Ayant envoyé sa femme en voyage d’affaires pour sept jours, le mari jubilait intérieurement : enfin, il allait pouvoir rester seul avec sa maîtresse. Il ne se doutait pas qu’un véritable coup de théâtre l’attendait chez lui à son retour.
Il revit encore les images dans sa tête : sa femme, valise à la main, lui lançant d’un ton léger 👇
— « Je m’absente une semaine. Et toi, tu vas te débrouiller sans moi, hein ? »
— « Oui, oui… pas de souci », marmonna-t-il — tandis qu’à l’intérieur il comptait déjà les heures jusqu’à la liberté.
Déjà dans la voiture, il s’imaginait ces jours volés : le silence, la détente, et surtout — sa maîtresse, presque quinze ans plus jeune, l’attendant à la maison pour vivre une semaine de « liberté » sans mensonges.
Dès que sa femme eut passé l’enregistrement à l’aéroport, il décrocha le téléphone :
— « Prépare-toi ! Je viens. Toute la maison est pour nous pour une semaine entière. »
La jeune femme accepta, le cœur battant. Trente minutes plus tard, ils se tenaient devant la porte de l’appartement.
Le mari fit tourner la clé, imaginant déjà la porte s’ouvrir sur leur secret.
Mais à peine la porte s’ouvrit-elle que leur monde s’effondra — un cauchemar terrifiant les attendait 😱😨
Au milieu du salon, comme si elle était la maîtresse des lieux depuis toujours, se tenait la belle-mère. En tablier, une louche à la main, comme si elle venait faire le ménage ou préparer le repas depuis des années.
— « Ah, tu es rentré, mon gendre ! » s’exclama-t-elle joyeusement, sans même remarquer son visage figé.
Le mari resta muet, incapable de dire un mot. Il essaya machinalement de cacher sa maîtresse, qui se tenait juste derrière lui.
Mais la belle-mère leva les yeux. Elle vit la jeune femme. Elle vit la valise. Et l’évidence frappa en quelques secondes.
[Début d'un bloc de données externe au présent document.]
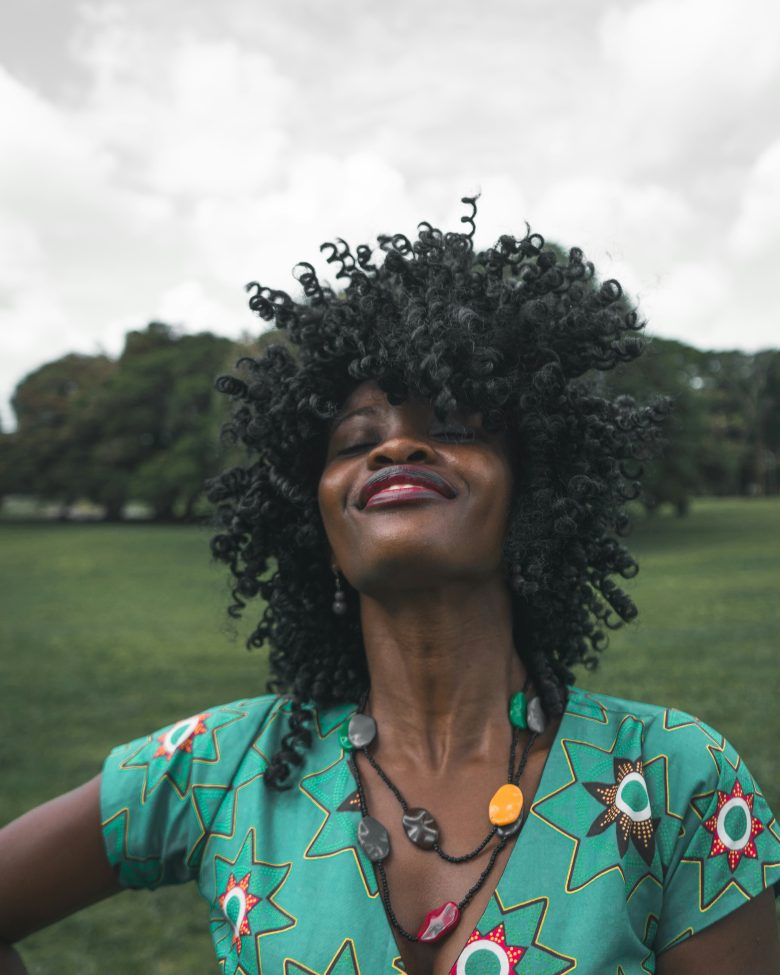 Black woman in a green dress flipping her hair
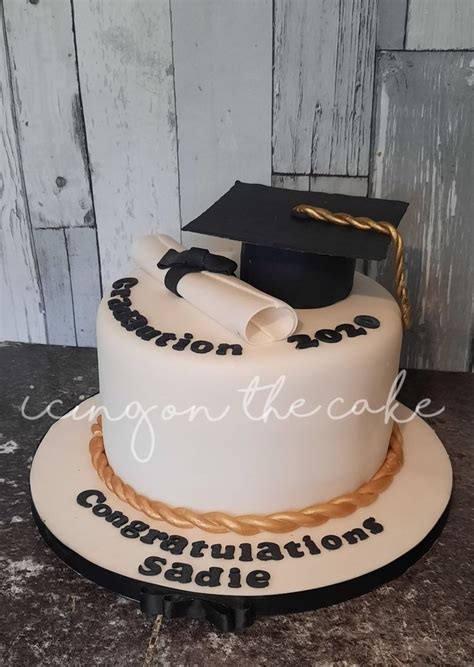 A Graduation Cake With A Mortar And Tassel On Top Decorated In White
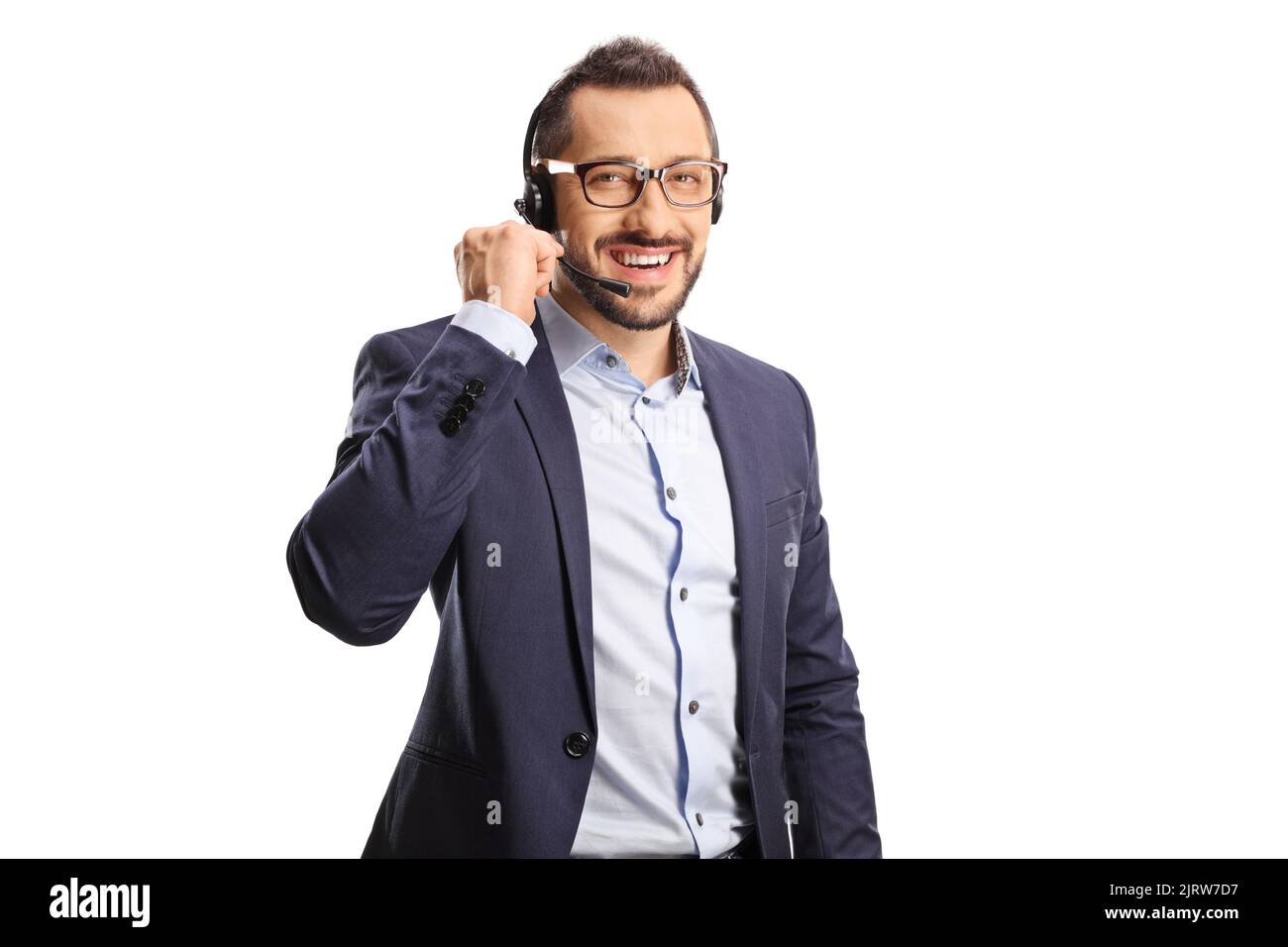 Männlicher Telefonhörer mit einem auf weißem Hintergrund isolierten Headset, das die Kamera anlächelt Stockfoto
— « Et elle… c’est qui, celle-ci ? » demanda-t-elle en plissant les yeux.
— « Euh… une collègue. Oui, une collègue… On travaille… sur un projet », balbutia le mari.
— « Une collègue ? » répéta lentement la belle-mère, s’avançant comme pour scruter la vérité. « Intéressant… Et pourquoi ta « collègue » arrive-t-elle avec des bagages ? Le jour même où ma fille part à l’étranger ? »
La maîtresse recula, tentant de se dissimuler derrière lui — en vain. La belle-mère sortit son téléphone sans un mot :
— « On va tout clarifier immédiatement. »
Un coup de fil. La femme au bout du fil, dans l’aéroport, d’abord stupéfaite, puis exigeant une visio. Elle vit trois choses en même temps : la maîtresse, la valise, et sa mère debout dans le salon — comme une sentinelle face à l’adultère.
En moins de deux heures, la réalité rattrapa l’homme. Sa femme rentrait à la maison. Silencieusement. Sans un mot. Sans un regard pour lui.
Elle posa simplement, froidement :
— « Je vais demander le divorce. »
Le mari resta figé, immobile, dans son t-shirt gris, comme une statue de honte. Sa maîtresse, paniquée, mit un bras autour de sa valise, puis s’enfuit, sans un adieu.